Overcasting.—Overcasting is done by taking loose stitches over the raw edge of cloth from right to left to keep it from raveling. The depth of the stitch depends upon the material to be overcast, usually an eighth of an inch is sufficient. The stitches should be twice as far apart as they are deep. The needle is inserted from the under side of the cloth and points a little to the left, making a slanting stitch. Keep the spaces even and the stitches of equal length. Always trim the edges before overcasting. Do not overcast a selvedge edge. Take only one stitch at a time and be careful not to draw the edge of the cloth.
Overhanding.—Overhanding is done by sewing closely over two edges of cloth from right to left. The cloth may have a folded or selvedge edge. Careful basting is necessary to good overhanding. The needle is placed at a right angle to the seam and should point to the chest. No knot is used; a short end of the thread is left and overhanded under. Hold the work horizontally along the edge of the cushion of the left forefinger and the thumb. Do not wind the cloth over the end of the finger. The stitches are straight on the under side and slanting on the top. Do not draw the threads tight enough to make a hard seam and also avoid a loose stitch that will not hold the edges together when the seam is opened. A deep stitch is not necessary for strength and will not look well on the right side when opened. To join the threads leave a half-inch of the old and a half-inch of the new, lay them along the edge and overhand over them.
Running.—Running is done by taking up and slipping over an equal amount of cloth.
Running is used for seams that do not require great strength, and also for tucking. Care should be taken not to draw the thread tight enough to pucker. Make a small knot in the thread and conceal it on the wrong side or in the folds of the cloth. Hold the work in the left hand between the thumb and cushion of the forefinger; hold the needle in the work between the thumb and forefinger of the right hand. Use the wrist motion.
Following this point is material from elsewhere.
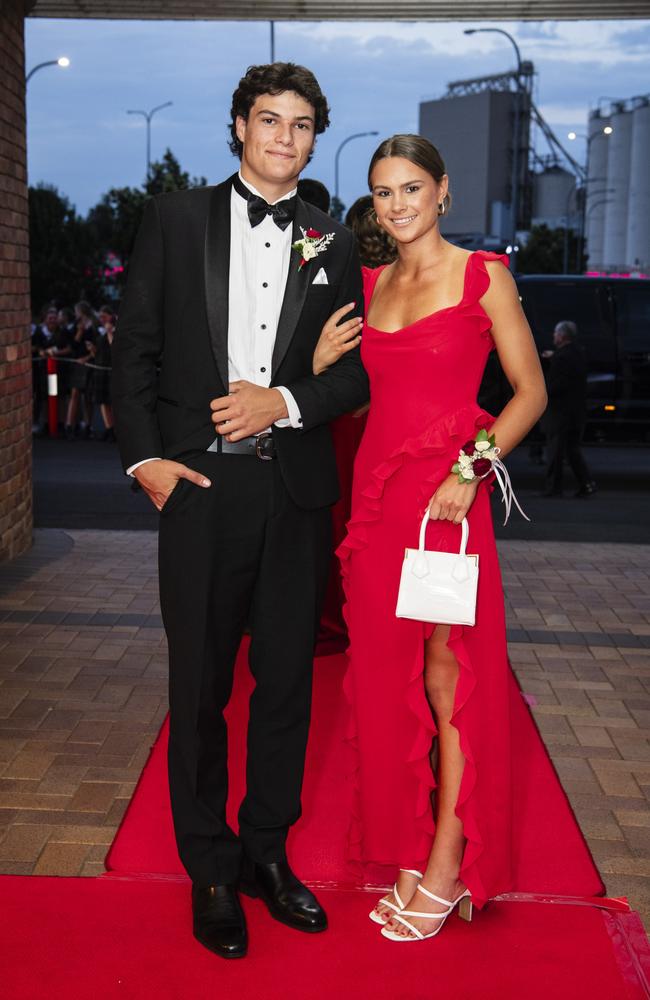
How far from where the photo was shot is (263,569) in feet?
9.73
Fasten the thread by passing the needle through to the wrong side and taking two backstitches.
Slip Stitch.—See Blind Stitch, page 63.
Stitching.—Stitching is so called because it resembles machine stitching. It is also known as backstitching. Stitching is done by taking a stitch backward on the upper side of the cloth and a long stitch forward on the underside, making the stitches meet on the top as in machine stitching. Use a small knot in beginning. Hold the work over the cushion of the left forefinger.
Fasten the threads on the wrong side by taking several backstitches, one over the other, through one thickness of the cloth. To join threads in stitching fasten securely on the wrong side and begin with a small knot, bringing the thread through at the proper place for beginning the new stitch. It is used where strength is required, or on garments too small to go into a machine conveniently.
Applique.—This is an ornamentation produced by cutting a design from one kind or color of cloth and placing it upon another. Very beautiful effects can be obtained, with perfect harmony of color and the proper combinations of textiles. The edge can be finished with the blanket, couching, Kensington or chain stitch.
Blanket Stitch.—The blanket stitch, often erroneously called the buttonhole stitch, is used for finishing raw edges. It is worked from left to right, and the buttonhole stitch from right to left. The depth of the stitch and the space between stitches may be varied and will depend upon its use. If the thread is not fastened and joined carefully the symmetry of the stitches will be broken. A new thread must come up through the loop of the last stitch.